**TASK ITEM:** Each line from the one containing "common name: moose" through the end of the data below is to be output verbatim, with no lines added or left out.

Collected data:
┌──
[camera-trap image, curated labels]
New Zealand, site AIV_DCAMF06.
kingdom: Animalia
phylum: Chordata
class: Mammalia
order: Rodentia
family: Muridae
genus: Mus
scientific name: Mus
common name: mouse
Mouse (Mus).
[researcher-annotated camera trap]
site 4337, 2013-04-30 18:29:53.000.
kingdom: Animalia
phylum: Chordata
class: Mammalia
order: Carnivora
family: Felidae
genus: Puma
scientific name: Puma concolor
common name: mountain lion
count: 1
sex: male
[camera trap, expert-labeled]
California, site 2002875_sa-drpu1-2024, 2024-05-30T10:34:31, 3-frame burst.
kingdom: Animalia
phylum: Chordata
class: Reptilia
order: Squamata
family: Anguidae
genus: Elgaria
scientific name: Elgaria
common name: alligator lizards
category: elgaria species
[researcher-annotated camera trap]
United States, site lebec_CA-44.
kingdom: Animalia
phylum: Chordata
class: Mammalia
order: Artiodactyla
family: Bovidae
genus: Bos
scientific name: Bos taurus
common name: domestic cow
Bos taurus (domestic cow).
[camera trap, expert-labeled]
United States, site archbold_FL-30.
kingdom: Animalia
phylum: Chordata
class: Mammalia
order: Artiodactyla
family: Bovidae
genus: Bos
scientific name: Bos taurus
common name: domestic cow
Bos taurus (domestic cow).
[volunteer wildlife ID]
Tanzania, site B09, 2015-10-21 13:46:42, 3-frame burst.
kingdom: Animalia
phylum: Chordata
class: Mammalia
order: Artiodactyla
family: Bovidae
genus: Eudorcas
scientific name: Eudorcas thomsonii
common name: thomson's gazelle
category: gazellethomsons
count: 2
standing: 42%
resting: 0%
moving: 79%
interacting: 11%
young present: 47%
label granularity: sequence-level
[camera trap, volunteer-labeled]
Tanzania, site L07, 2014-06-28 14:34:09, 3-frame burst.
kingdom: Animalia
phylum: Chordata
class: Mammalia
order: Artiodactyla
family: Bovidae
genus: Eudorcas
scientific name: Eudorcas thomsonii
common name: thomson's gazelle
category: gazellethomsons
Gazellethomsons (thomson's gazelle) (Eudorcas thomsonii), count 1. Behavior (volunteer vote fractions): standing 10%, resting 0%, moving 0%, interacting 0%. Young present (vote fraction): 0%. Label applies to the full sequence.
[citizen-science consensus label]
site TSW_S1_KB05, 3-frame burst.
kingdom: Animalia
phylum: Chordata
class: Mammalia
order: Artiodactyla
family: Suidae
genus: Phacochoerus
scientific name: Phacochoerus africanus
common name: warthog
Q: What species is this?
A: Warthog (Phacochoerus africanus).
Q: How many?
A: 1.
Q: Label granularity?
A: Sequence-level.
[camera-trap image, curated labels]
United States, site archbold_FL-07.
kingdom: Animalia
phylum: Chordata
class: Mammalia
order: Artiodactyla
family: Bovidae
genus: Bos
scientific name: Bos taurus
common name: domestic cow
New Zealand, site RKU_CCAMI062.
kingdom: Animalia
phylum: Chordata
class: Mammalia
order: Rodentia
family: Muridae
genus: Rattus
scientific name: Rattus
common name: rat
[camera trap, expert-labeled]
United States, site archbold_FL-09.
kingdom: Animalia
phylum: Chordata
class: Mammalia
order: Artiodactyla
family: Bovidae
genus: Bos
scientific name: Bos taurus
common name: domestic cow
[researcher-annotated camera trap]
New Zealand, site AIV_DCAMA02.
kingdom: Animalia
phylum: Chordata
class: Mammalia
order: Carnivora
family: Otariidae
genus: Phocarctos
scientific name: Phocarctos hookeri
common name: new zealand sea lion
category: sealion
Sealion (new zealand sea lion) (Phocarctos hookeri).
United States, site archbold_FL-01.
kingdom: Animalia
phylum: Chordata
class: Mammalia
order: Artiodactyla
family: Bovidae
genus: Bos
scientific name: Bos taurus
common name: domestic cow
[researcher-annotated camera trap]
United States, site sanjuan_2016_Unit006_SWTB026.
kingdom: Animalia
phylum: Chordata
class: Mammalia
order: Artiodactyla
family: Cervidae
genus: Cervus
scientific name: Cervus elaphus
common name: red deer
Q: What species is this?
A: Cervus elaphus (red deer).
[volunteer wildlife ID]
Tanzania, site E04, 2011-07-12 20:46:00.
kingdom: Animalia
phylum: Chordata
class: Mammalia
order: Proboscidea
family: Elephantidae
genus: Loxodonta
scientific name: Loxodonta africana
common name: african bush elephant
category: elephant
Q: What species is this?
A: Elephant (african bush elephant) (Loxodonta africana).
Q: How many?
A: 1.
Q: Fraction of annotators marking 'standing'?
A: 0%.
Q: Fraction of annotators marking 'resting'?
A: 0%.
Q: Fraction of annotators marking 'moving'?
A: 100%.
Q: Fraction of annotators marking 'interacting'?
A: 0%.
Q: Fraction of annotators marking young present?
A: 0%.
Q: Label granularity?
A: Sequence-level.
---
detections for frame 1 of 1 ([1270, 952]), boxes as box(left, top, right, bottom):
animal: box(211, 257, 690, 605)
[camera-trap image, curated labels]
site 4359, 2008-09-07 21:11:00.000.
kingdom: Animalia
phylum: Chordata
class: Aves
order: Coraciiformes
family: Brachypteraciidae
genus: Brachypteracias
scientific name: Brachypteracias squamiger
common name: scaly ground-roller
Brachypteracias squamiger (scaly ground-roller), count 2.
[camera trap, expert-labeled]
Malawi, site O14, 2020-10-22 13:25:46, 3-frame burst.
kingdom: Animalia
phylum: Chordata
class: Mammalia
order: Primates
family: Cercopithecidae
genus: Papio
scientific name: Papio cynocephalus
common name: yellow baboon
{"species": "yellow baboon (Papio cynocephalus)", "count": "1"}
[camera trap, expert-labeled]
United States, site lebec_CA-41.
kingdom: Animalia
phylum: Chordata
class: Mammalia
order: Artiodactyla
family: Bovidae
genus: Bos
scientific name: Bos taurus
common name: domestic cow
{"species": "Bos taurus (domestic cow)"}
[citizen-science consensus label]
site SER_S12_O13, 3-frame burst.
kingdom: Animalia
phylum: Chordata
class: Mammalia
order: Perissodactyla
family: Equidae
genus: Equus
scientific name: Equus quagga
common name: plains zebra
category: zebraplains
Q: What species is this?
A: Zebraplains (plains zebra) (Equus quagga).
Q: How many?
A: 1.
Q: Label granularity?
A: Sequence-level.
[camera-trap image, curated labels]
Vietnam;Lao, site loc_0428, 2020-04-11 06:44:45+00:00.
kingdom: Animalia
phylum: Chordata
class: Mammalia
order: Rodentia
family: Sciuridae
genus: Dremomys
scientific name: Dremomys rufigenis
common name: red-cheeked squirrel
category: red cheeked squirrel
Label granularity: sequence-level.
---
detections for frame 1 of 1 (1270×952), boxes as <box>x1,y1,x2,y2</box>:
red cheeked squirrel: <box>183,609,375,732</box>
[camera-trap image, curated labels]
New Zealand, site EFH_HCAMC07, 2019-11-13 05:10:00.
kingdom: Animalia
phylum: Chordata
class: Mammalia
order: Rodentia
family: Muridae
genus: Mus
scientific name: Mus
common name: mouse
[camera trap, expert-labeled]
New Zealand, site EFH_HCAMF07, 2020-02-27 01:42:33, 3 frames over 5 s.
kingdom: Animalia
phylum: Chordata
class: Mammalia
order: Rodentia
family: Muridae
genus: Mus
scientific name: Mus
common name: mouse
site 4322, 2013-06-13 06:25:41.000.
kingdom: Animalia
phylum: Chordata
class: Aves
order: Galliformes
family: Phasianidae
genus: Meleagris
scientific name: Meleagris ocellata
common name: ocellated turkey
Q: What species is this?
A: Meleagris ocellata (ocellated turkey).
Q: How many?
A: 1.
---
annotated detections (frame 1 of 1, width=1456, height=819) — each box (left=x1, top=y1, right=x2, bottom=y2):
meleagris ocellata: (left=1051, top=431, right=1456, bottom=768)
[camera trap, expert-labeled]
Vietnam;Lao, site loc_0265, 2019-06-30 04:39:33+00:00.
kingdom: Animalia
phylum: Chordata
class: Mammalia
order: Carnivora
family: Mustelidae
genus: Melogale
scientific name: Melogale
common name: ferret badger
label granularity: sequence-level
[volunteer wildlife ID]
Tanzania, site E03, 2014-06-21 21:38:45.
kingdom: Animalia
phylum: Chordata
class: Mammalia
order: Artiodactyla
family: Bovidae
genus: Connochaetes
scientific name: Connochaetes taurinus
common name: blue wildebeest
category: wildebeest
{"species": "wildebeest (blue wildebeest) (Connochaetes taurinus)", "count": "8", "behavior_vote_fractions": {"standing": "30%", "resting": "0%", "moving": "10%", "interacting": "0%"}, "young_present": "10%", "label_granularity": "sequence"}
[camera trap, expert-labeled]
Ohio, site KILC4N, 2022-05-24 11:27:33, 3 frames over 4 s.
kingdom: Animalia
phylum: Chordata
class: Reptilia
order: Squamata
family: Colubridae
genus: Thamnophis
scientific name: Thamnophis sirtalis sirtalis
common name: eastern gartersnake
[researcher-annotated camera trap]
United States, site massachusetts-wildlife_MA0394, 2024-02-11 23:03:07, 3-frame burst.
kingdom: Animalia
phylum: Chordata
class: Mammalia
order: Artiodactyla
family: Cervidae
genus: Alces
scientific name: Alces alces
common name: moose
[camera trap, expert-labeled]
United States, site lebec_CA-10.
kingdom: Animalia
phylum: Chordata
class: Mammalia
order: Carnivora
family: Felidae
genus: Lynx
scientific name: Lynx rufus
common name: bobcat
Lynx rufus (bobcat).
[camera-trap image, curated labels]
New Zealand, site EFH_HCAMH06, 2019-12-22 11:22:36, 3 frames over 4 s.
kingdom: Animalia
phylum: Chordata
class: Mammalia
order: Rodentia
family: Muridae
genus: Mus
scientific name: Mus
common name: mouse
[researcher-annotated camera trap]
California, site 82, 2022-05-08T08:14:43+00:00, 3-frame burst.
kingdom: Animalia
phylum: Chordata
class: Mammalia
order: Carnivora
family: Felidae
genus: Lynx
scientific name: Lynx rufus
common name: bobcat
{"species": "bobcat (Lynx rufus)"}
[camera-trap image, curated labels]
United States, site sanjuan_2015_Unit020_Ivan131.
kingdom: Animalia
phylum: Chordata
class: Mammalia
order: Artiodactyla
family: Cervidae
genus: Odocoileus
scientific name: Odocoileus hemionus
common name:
└──
**WRITTEN RESPONSE:**
common name: moose
[camera trap, expert-labeled]
United States, site lebec_CA-10.
kingdom: Animalia
phylum: Chordata
class: Mammalia
order: Carnivora
family: Felidae
genus: Lynx
scientific name: Lynx rufus
common name: bobcat
Lynx rufus (bobcat).
[camera-trap image, curated labels]
New Zealand, site EFH_HCAMH06, 2019-12-22 11:22:36, 3 frames over 4 s.
kingdom: Animalia
phylum: Chordata
class: Mammalia
order: Rodentia
family: Muridae
genus: Mus
scientific name: Mus
common name: mouse
[researcher-annotated camera trap]
California, site 82, 2022-05-08T08:14:43+00:00, 3-frame burst.
kingdom: Animalia
phylum: Chordata
class: Mammalia
order: Carnivora
family: Felidae
genus: Lynx
scientific name: Lynx rufus
common name: bobcat
{"species": "bobcat (Lynx rufus)"}
[camera-trap image, curated labels]
United States, site sanjuan_2015_Unit020_Ivan131.
kingdom: Animalia
phylum: Chordata
class: Mammalia
order: Artiodactyla
family: Cervidae
genus: Odocoileus
scientific name: Odocoileus hemionus
common name:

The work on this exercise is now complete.